If that hasn’t scared you out of using, perhaps your conscience will be your guide. Adderall abuse reflects a moral failing. Many of us competed to get into McGill and are still competing for top grades. If you don’t have an attention deficit problem, your performance on Adderall is simply fraudulent advertising of what you are capable of. Your competitive advantage is a lie and you’re allowing people to have higher expectations of you than you deserve. You’re cheating. Do you really deserve to be at McGill if you can’t keep up without abusing prescription medication?
But let’s be realistic: those who cheat will continue to do so, because they don’t really see it as cheating. Adderall abusers have already rationalized their actions. The health consequences hardly faze students, and sellers will continue to supply as long as there is a demand. The verdict is in: academic success is the priority at all costs, and leaving frequent Adderall users responsible to stop for themselves is futile. The responsibility must fall upon McGill.
Yet McGill has failed us. Clearly, Adderall is a risk to student health and societal values, and yet its abuse is perpetuated within universities. While McGill imposes tight policies and condemns other forms of cheating, they have hardly done anything to monitor and reduce Adderall usage.
However, red flags need to be raised not just to McGill, but several universities in Canada when it comes to raising awareness and reducing Adderall abuse. I researched the mental health and general health websites of University of Toronto, UBC, Queen’s, and University of Calgary, only to find negligible information or resources on the matter. Baffled, I tried calling each of the universities’ mental and general health services. The results were shameful. The health services of University of Toronto “didn’t know of any services on the subject”. University of Calgary’s mental health services was dumbfounded at my question and transferred me to the Director Associate of Counseling, who unfortunately had to ask me what Adderall was. UBC stated that they do not have any direct seminars or services against Adderall abuse but they do provide ‘academic coaches’ which helps students find effective study methods and grasp the concept of their studies. Queen’s put me on hold for 6 minutes before I decided to give up. Overall, McGill isn’t going down alone; the lack of research, awareness and action against the issue is prevalent among several Canadian universities.

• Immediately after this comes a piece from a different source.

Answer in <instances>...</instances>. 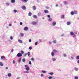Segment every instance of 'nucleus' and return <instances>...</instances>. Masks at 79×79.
Listing matches in <instances>:
<instances>
[{"instance_id": "13", "label": "nucleus", "mask_w": 79, "mask_h": 79, "mask_svg": "<svg viewBox=\"0 0 79 79\" xmlns=\"http://www.w3.org/2000/svg\"><path fill=\"white\" fill-rule=\"evenodd\" d=\"M1 59H2V60H3H3H5V57L4 56H1Z\"/></svg>"}, {"instance_id": "30", "label": "nucleus", "mask_w": 79, "mask_h": 79, "mask_svg": "<svg viewBox=\"0 0 79 79\" xmlns=\"http://www.w3.org/2000/svg\"><path fill=\"white\" fill-rule=\"evenodd\" d=\"M11 2L12 3H15V0H11Z\"/></svg>"}, {"instance_id": "33", "label": "nucleus", "mask_w": 79, "mask_h": 79, "mask_svg": "<svg viewBox=\"0 0 79 79\" xmlns=\"http://www.w3.org/2000/svg\"><path fill=\"white\" fill-rule=\"evenodd\" d=\"M52 78H53V77H52V76H49L48 77V79H52Z\"/></svg>"}, {"instance_id": "3", "label": "nucleus", "mask_w": 79, "mask_h": 79, "mask_svg": "<svg viewBox=\"0 0 79 79\" xmlns=\"http://www.w3.org/2000/svg\"><path fill=\"white\" fill-rule=\"evenodd\" d=\"M21 8L22 10H26V7L25 6H21Z\"/></svg>"}, {"instance_id": "61", "label": "nucleus", "mask_w": 79, "mask_h": 79, "mask_svg": "<svg viewBox=\"0 0 79 79\" xmlns=\"http://www.w3.org/2000/svg\"><path fill=\"white\" fill-rule=\"evenodd\" d=\"M58 4H56V6L57 7V6H58Z\"/></svg>"}, {"instance_id": "40", "label": "nucleus", "mask_w": 79, "mask_h": 79, "mask_svg": "<svg viewBox=\"0 0 79 79\" xmlns=\"http://www.w3.org/2000/svg\"><path fill=\"white\" fill-rule=\"evenodd\" d=\"M54 44H56V40H54L53 41Z\"/></svg>"}, {"instance_id": "56", "label": "nucleus", "mask_w": 79, "mask_h": 79, "mask_svg": "<svg viewBox=\"0 0 79 79\" xmlns=\"http://www.w3.org/2000/svg\"><path fill=\"white\" fill-rule=\"evenodd\" d=\"M32 15V13L31 12H30V16Z\"/></svg>"}, {"instance_id": "15", "label": "nucleus", "mask_w": 79, "mask_h": 79, "mask_svg": "<svg viewBox=\"0 0 79 79\" xmlns=\"http://www.w3.org/2000/svg\"><path fill=\"white\" fill-rule=\"evenodd\" d=\"M54 73L53 72H50L48 73V74H50V75H53L54 74Z\"/></svg>"}, {"instance_id": "4", "label": "nucleus", "mask_w": 79, "mask_h": 79, "mask_svg": "<svg viewBox=\"0 0 79 79\" xmlns=\"http://www.w3.org/2000/svg\"><path fill=\"white\" fill-rule=\"evenodd\" d=\"M31 24L33 25H36L37 24V22L34 21L31 23Z\"/></svg>"}, {"instance_id": "62", "label": "nucleus", "mask_w": 79, "mask_h": 79, "mask_svg": "<svg viewBox=\"0 0 79 79\" xmlns=\"http://www.w3.org/2000/svg\"><path fill=\"white\" fill-rule=\"evenodd\" d=\"M42 19H44L45 18L44 17H43L42 18Z\"/></svg>"}, {"instance_id": "1", "label": "nucleus", "mask_w": 79, "mask_h": 79, "mask_svg": "<svg viewBox=\"0 0 79 79\" xmlns=\"http://www.w3.org/2000/svg\"><path fill=\"white\" fill-rule=\"evenodd\" d=\"M25 68H26V69L27 71H29V66L27 65H25Z\"/></svg>"}, {"instance_id": "12", "label": "nucleus", "mask_w": 79, "mask_h": 79, "mask_svg": "<svg viewBox=\"0 0 79 79\" xmlns=\"http://www.w3.org/2000/svg\"><path fill=\"white\" fill-rule=\"evenodd\" d=\"M51 55H52V56H55V53H54L53 52H51Z\"/></svg>"}, {"instance_id": "27", "label": "nucleus", "mask_w": 79, "mask_h": 79, "mask_svg": "<svg viewBox=\"0 0 79 79\" xmlns=\"http://www.w3.org/2000/svg\"><path fill=\"white\" fill-rule=\"evenodd\" d=\"M74 70H75V71H77L78 70V69L77 68L75 67L74 68Z\"/></svg>"}, {"instance_id": "38", "label": "nucleus", "mask_w": 79, "mask_h": 79, "mask_svg": "<svg viewBox=\"0 0 79 79\" xmlns=\"http://www.w3.org/2000/svg\"><path fill=\"white\" fill-rule=\"evenodd\" d=\"M12 62L13 64H15V61L14 60Z\"/></svg>"}, {"instance_id": "14", "label": "nucleus", "mask_w": 79, "mask_h": 79, "mask_svg": "<svg viewBox=\"0 0 79 79\" xmlns=\"http://www.w3.org/2000/svg\"><path fill=\"white\" fill-rule=\"evenodd\" d=\"M33 10H36V7H35V6H33Z\"/></svg>"}, {"instance_id": "25", "label": "nucleus", "mask_w": 79, "mask_h": 79, "mask_svg": "<svg viewBox=\"0 0 79 79\" xmlns=\"http://www.w3.org/2000/svg\"><path fill=\"white\" fill-rule=\"evenodd\" d=\"M0 66H3V64L2 63L0 62Z\"/></svg>"}, {"instance_id": "23", "label": "nucleus", "mask_w": 79, "mask_h": 79, "mask_svg": "<svg viewBox=\"0 0 79 79\" xmlns=\"http://www.w3.org/2000/svg\"><path fill=\"white\" fill-rule=\"evenodd\" d=\"M70 14H71V15H74V12L73 11L71 12Z\"/></svg>"}, {"instance_id": "34", "label": "nucleus", "mask_w": 79, "mask_h": 79, "mask_svg": "<svg viewBox=\"0 0 79 79\" xmlns=\"http://www.w3.org/2000/svg\"><path fill=\"white\" fill-rule=\"evenodd\" d=\"M38 44V42H36L35 43V45H37V44Z\"/></svg>"}, {"instance_id": "59", "label": "nucleus", "mask_w": 79, "mask_h": 79, "mask_svg": "<svg viewBox=\"0 0 79 79\" xmlns=\"http://www.w3.org/2000/svg\"><path fill=\"white\" fill-rule=\"evenodd\" d=\"M9 26H11V24L10 23L9 25Z\"/></svg>"}, {"instance_id": "22", "label": "nucleus", "mask_w": 79, "mask_h": 79, "mask_svg": "<svg viewBox=\"0 0 79 79\" xmlns=\"http://www.w3.org/2000/svg\"><path fill=\"white\" fill-rule=\"evenodd\" d=\"M64 4L65 5H67V2L66 1H64Z\"/></svg>"}, {"instance_id": "10", "label": "nucleus", "mask_w": 79, "mask_h": 79, "mask_svg": "<svg viewBox=\"0 0 79 79\" xmlns=\"http://www.w3.org/2000/svg\"><path fill=\"white\" fill-rule=\"evenodd\" d=\"M56 22L55 21L53 22L52 23L53 26H55V25H56Z\"/></svg>"}, {"instance_id": "51", "label": "nucleus", "mask_w": 79, "mask_h": 79, "mask_svg": "<svg viewBox=\"0 0 79 79\" xmlns=\"http://www.w3.org/2000/svg\"><path fill=\"white\" fill-rule=\"evenodd\" d=\"M29 73V72L28 71H26V73Z\"/></svg>"}, {"instance_id": "5", "label": "nucleus", "mask_w": 79, "mask_h": 79, "mask_svg": "<svg viewBox=\"0 0 79 79\" xmlns=\"http://www.w3.org/2000/svg\"><path fill=\"white\" fill-rule=\"evenodd\" d=\"M37 15L38 16H42V12H39L38 13Z\"/></svg>"}, {"instance_id": "50", "label": "nucleus", "mask_w": 79, "mask_h": 79, "mask_svg": "<svg viewBox=\"0 0 79 79\" xmlns=\"http://www.w3.org/2000/svg\"><path fill=\"white\" fill-rule=\"evenodd\" d=\"M46 8H47V9H49V7L47 6L46 7Z\"/></svg>"}, {"instance_id": "53", "label": "nucleus", "mask_w": 79, "mask_h": 79, "mask_svg": "<svg viewBox=\"0 0 79 79\" xmlns=\"http://www.w3.org/2000/svg\"><path fill=\"white\" fill-rule=\"evenodd\" d=\"M49 44H52V42H50V41H49Z\"/></svg>"}, {"instance_id": "60", "label": "nucleus", "mask_w": 79, "mask_h": 79, "mask_svg": "<svg viewBox=\"0 0 79 79\" xmlns=\"http://www.w3.org/2000/svg\"><path fill=\"white\" fill-rule=\"evenodd\" d=\"M21 59H19V61H21Z\"/></svg>"}, {"instance_id": "48", "label": "nucleus", "mask_w": 79, "mask_h": 79, "mask_svg": "<svg viewBox=\"0 0 79 79\" xmlns=\"http://www.w3.org/2000/svg\"><path fill=\"white\" fill-rule=\"evenodd\" d=\"M39 42H42V40H39Z\"/></svg>"}, {"instance_id": "18", "label": "nucleus", "mask_w": 79, "mask_h": 79, "mask_svg": "<svg viewBox=\"0 0 79 79\" xmlns=\"http://www.w3.org/2000/svg\"><path fill=\"white\" fill-rule=\"evenodd\" d=\"M64 15H61V18L64 19Z\"/></svg>"}, {"instance_id": "28", "label": "nucleus", "mask_w": 79, "mask_h": 79, "mask_svg": "<svg viewBox=\"0 0 79 79\" xmlns=\"http://www.w3.org/2000/svg\"><path fill=\"white\" fill-rule=\"evenodd\" d=\"M53 51L54 52H55V53H56V52H57V50H56V49H54Z\"/></svg>"}, {"instance_id": "21", "label": "nucleus", "mask_w": 79, "mask_h": 79, "mask_svg": "<svg viewBox=\"0 0 79 79\" xmlns=\"http://www.w3.org/2000/svg\"><path fill=\"white\" fill-rule=\"evenodd\" d=\"M70 34L71 35H74V33H73V32H70Z\"/></svg>"}, {"instance_id": "37", "label": "nucleus", "mask_w": 79, "mask_h": 79, "mask_svg": "<svg viewBox=\"0 0 79 79\" xmlns=\"http://www.w3.org/2000/svg\"><path fill=\"white\" fill-rule=\"evenodd\" d=\"M74 79H78V77H77V76H76L74 77Z\"/></svg>"}, {"instance_id": "54", "label": "nucleus", "mask_w": 79, "mask_h": 79, "mask_svg": "<svg viewBox=\"0 0 79 79\" xmlns=\"http://www.w3.org/2000/svg\"><path fill=\"white\" fill-rule=\"evenodd\" d=\"M6 69H8V67H6Z\"/></svg>"}, {"instance_id": "46", "label": "nucleus", "mask_w": 79, "mask_h": 79, "mask_svg": "<svg viewBox=\"0 0 79 79\" xmlns=\"http://www.w3.org/2000/svg\"><path fill=\"white\" fill-rule=\"evenodd\" d=\"M74 14H75L76 15V14H77V11H75L74 12Z\"/></svg>"}, {"instance_id": "31", "label": "nucleus", "mask_w": 79, "mask_h": 79, "mask_svg": "<svg viewBox=\"0 0 79 79\" xmlns=\"http://www.w3.org/2000/svg\"><path fill=\"white\" fill-rule=\"evenodd\" d=\"M20 52L21 54H23L24 53V51H22V50Z\"/></svg>"}, {"instance_id": "19", "label": "nucleus", "mask_w": 79, "mask_h": 79, "mask_svg": "<svg viewBox=\"0 0 79 79\" xmlns=\"http://www.w3.org/2000/svg\"><path fill=\"white\" fill-rule=\"evenodd\" d=\"M33 17L34 18H37V15H35L33 16Z\"/></svg>"}, {"instance_id": "26", "label": "nucleus", "mask_w": 79, "mask_h": 79, "mask_svg": "<svg viewBox=\"0 0 79 79\" xmlns=\"http://www.w3.org/2000/svg\"><path fill=\"white\" fill-rule=\"evenodd\" d=\"M52 21V19L50 18L48 19L49 21Z\"/></svg>"}, {"instance_id": "57", "label": "nucleus", "mask_w": 79, "mask_h": 79, "mask_svg": "<svg viewBox=\"0 0 79 79\" xmlns=\"http://www.w3.org/2000/svg\"><path fill=\"white\" fill-rule=\"evenodd\" d=\"M77 63L78 64H79V60H78L77 61Z\"/></svg>"}, {"instance_id": "24", "label": "nucleus", "mask_w": 79, "mask_h": 79, "mask_svg": "<svg viewBox=\"0 0 79 79\" xmlns=\"http://www.w3.org/2000/svg\"><path fill=\"white\" fill-rule=\"evenodd\" d=\"M20 35L21 37H23L24 36V34L23 33H21L20 34Z\"/></svg>"}, {"instance_id": "35", "label": "nucleus", "mask_w": 79, "mask_h": 79, "mask_svg": "<svg viewBox=\"0 0 79 79\" xmlns=\"http://www.w3.org/2000/svg\"><path fill=\"white\" fill-rule=\"evenodd\" d=\"M25 59L24 58L22 60V61H23V62H25Z\"/></svg>"}, {"instance_id": "8", "label": "nucleus", "mask_w": 79, "mask_h": 79, "mask_svg": "<svg viewBox=\"0 0 79 79\" xmlns=\"http://www.w3.org/2000/svg\"><path fill=\"white\" fill-rule=\"evenodd\" d=\"M44 12L45 13H48V10H44Z\"/></svg>"}, {"instance_id": "2", "label": "nucleus", "mask_w": 79, "mask_h": 79, "mask_svg": "<svg viewBox=\"0 0 79 79\" xmlns=\"http://www.w3.org/2000/svg\"><path fill=\"white\" fill-rule=\"evenodd\" d=\"M17 56L18 57H21V56H22V54L20 53H19L17 54Z\"/></svg>"}, {"instance_id": "11", "label": "nucleus", "mask_w": 79, "mask_h": 79, "mask_svg": "<svg viewBox=\"0 0 79 79\" xmlns=\"http://www.w3.org/2000/svg\"><path fill=\"white\" fill-rule=\"evenodd\" d=\"M28 30V27H25L24 28V30H25V31H27Z\"/></svg>"}, {"instance_id": "52", "label": "nucleus", "mask_w": 79, "mask_h": 79, "mask_svg": "<svg viewBox=\"0 0 79 79\" xmlns=\"http://www.w3.org/2000/svg\"><path fill=\"white\" fill-rule=\"evenodd\" d=\"M13 51H14V50H13V49H12L11 50V52H13Z\"/></svg>"}, {"instance_id": "32", "label": "nucleus", "mask_w": 79, "mask_h": 79, "mask_svg": "<svg viewBox=\"0 0 79 79\" xmlns=\"http://www.w3.org/2000/svg\"><path fill=\"white\" fill-rule=\"evenodd\" d=\"M76 58L77 60H79V56H77L76 57Z\"/></svg>"}, {"instance_id": "17", "label": "nucleus", "mask_w": 79, "mask_h": 79, "mask_svg": "<svg viewBox=\"0 0 79 79\" xmlns=\"http://www.w3.org/2000/svg\"><path fill=\"white\" fill-rule=\"evenodd\" d=\"M8 77H10L11 76V74L10 73H9L8 74Z\"/></svg>"}, {"instance_id": "41", "label": "nucleus", "mask_w": 79, "mask_h": 79, "mask_svg": "<svg viewBox=\"0 0 79 79\" xmlns=\"http://www.w3.org/2000/svg\"><path fill=\"white\" fill-rule=\"evenodd\" d=\"M10 39H11V40H13V37H12V36H10Z\"/></svg>"}, {"instance_id": "58", "label": "nucleus", "mask_w": 79, "mask_h": 79, "mask_svg": "<svg viewBox=\"0 0 79 79\" xmlns=\"http://www.w3.org/2000/svg\"><path fill=\"white\" fill-rule=\"evenodd\" d=\"M6 5H9V3H6Z\"/></svg>"}, {"instance_id": "29", "label": "nucleus", "mask_w": 79, "mask_h": 79, "mask_svg": "<svg viewBox=\"0 0 79 79\" xmlns=\"http://www.w3.org/2000/svg\"><path fill=\"white\" fill-rule=\"evenodd\" d=\"M41 72H42V73H46V71H44V70H42L41 71Z\"/></svg>"}, {"instance_id": "63", "label": "nucleus", "mask_w": 79, "mask_h": 79, "mask_svg": "<svg viewBox=\"0 0 79 79\" xmlns=\"http://www.w3.org/2000/svg\"><path fill=\"white\" fill-rule=\"evenodd\" d=\"M28 15L29 16H30V12H29L28 13Z\"/></svg>"}, {"instance_id": "16", "label": "nucleus", "mask_w": 79, "mask_h": 79, "mask_svg": "<svg viewBox=\"0 0 79 79\" xmlns=\"http://www.w3.org/2000/svg\"><path fill=\"white\" fill-rule=\"evenodd\" d=\"M67 24L68 25H70L71 24V23L70 22H68L67 23Z\"/></svg>"}, {"instance_id": "44", "label": "nucleus", "mask_w": 79, "mask_h": 79, "mask_svg": "<svg viewBox=\"0 0 79 79\" xmlns=\"http://www.w3.org/2000/svg\"><path fill=\"white\" fill-rule=\"evenodd\" d=\"M41 77H43L44 76V74H41Z\"/></svg>"}, {"instance_id": "42", "label": "nucleus", "mask_w": 79, "mask_h": 79, "mask_svg": "<svg viewBox=\"0 0 79 79\" xmlns=\"http://www.w3.org/2000/svg\"><path fill=\"white\" fill-rule=\"evenodd\" d=\"M47 16L48 18H50V15H48Z\"/></svg>"}, {"instance_id": "49", "label": "nucleus", "mask_w": 79, "mask_h": 79, "mask_svg": "<svg viewBox=\"0 0 79 79\" xmlns=\"http://www.w3.org/2000/svg\"><path fill=\"white\" fill-rule=\"evenodd\" d=\"M71 58L72 59V60H74V57H73V56H71Z\"/></svg>"}, {"instance_id": "9", "label": "nucleus", "mask_w": 79, "mask_h": 79, "mask_svg": "<svg viewBox=\"0 0 79 79\" xmlns=\"http://www.w3.org/2000/svg\"><path fill=\"white\" fill-rule=\"evenodd\" d=\"M18 41L19 43H20V44H22L23 43V41L19 39L18 40Z\"/></svg>"}, {"instance_id": "47", "label": "nucleus", "mask_w": 79, "mask_h": 79, "mask_svg": "<svg viewBox=\"0 0 79 79\" xmlns=\"http://www.w3.org/2000/svg\"><path fill=\"white\" fill-rule=\"evenodd\" d=\"M20 25H23V23H22V22H20Z\"/></svg>"}, {"instance_id": "7", "label": "nucleus", "mask_w": 79, "mask_h": 79, "mask_svg": "<svg viewBox=\"0 0 79 79\" xmlns=\"http://www.w3.org/2000/svg\"><path fill=\"white\" fill-rule=\"evenodd\" d=\"M21 1H22V2H23V3H26L27 2V1H28V0H21Z\"/></svg>"}, {"instance_id": "39", "label": "nucleus", "mask_w": 79, "mask_h": 79, "mask_svg": "<svg viewBox=\"0 0 79 79\" xmlns=\"http://www.w3.org/2000/svg\"><path fill=\"white\" fill-rule=\"evenodd\" d=\"M63 56H64V57H66V55L65 54H64L63 55Z\"/></svg>"}, {"instance_id": "6", "label": "nucleus", "mask_w": 79, "mask_h": 79, "mask_svg": "<svg viewBox=\"0 0 79 79\" xmlns=\"http://www.w3.org/2000/svg\"><path fill=\"white\" fill-rule=\"evenodd\" d=\"M56 59L55 58H52V60L53 62L55 61H56Z\"/></svg>"}, {"instance_id": "43", "label": "nucleus", "mask_w": 79, "mask_h": 79, "mask_svg": "<svg viewBox=\"0 0 79 79\" xmlns=\"http://www.w3.org/2000/svg\"><path fill=\"white\" fill-rule=\"evenodd\" d=\"M30 55V52H28L27 53V55L28 56H29Z\"/></svg>"}, {"instance_id": "64", "label": "nucleus", "mask_w": 79, "mask_h": 79, "mask_svg": "<svg viewBox=\"0 0 79 79\" xmlns=\"http://www.w3.org/2000/svg\"><path fill=\"white\" fill-rule=\"evenodd\" d=\"M64 35L62 34V35H61V36H63Z\"/></svg>"}, {"instance_id": "36", "label": "nucleus", "mask_w": 79, "mask_h": 79, "mask_svg": "<svg viewBox=\"0 0 79 79\" xmlns=\"http://www.w3.org/2000/svg\"><path fill=\"white\" fill-rule=\"evenodd\" d=\"M14 13H16V12H17V10H14Z\"/></svg>"}, {"instance_id": "45", "label": "nucleus", "mask_w": 79, "mask_h": 79, "mask_svg": "<svg viewBox=\"0 0 79 79\" xmlns=\"http://www.w3.org/2000/svg\"><path fill=\"white\" fill-rule=\"evenodd\" d=\"M27 55V53H25V54H24V56H26Z\"/></svg>"}, {"instance_id": "20", "label": "nucleus", "mask_w": 79, "mask_h": 79, "mask_svg": "<svg viewBox=\"0 0 79 79\" xmlns=\"http://www.w3.org/2000/svg\"><path fill=\"white\" fill-rule=\"evenodd\" d=\"M31 60L32 61H34V59L33 58H31Z\"/></svg>"}, {"instance_id": "55", "label": "nucleus", "mask_w": 79, "mask_h": 79, "mask_svg": "<svg viewBox=\"0 0 79 79\" xmlns=\"http://www.w3.org/2000/svg\"><path fill=\"white\" fill-rule=\"evenodd\" d=\"M32 48L31 47H30V50H32Z\"/></svg>"}]
</instances>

Adderall is the anabolic steroid of academics. Testing for steroids and doping amongst athletes is a common practice and those who are caught are disqualified. Shouldn’t the general principle apply for academics? It isn’t feasible for university midterms and finals, but testing for major examinations such as the GRE, LSAT, or the MCAT should be practiced. It takes roughly 6 weeks for Adderall to leave the blood system and those caught before entering the exam should have to face certain consequences.
Adderall is the elephant in the room. So many are using it, yet no action is being taken (or even spoken of) at McGill. In fact, Adderall abuse is a concerningly understudied problem across Canada. So why hasn’t McGill taken the initiative to start? As the leading school in Canada, McGill should be the pioneer and lead the way when it comes to openly spreading awareness and reducing abuse. McGill, are you ready to step up to the bat?
The views expressed in this opinion piece are the author’s own and do not necessarily represent those of The Bull & Bear.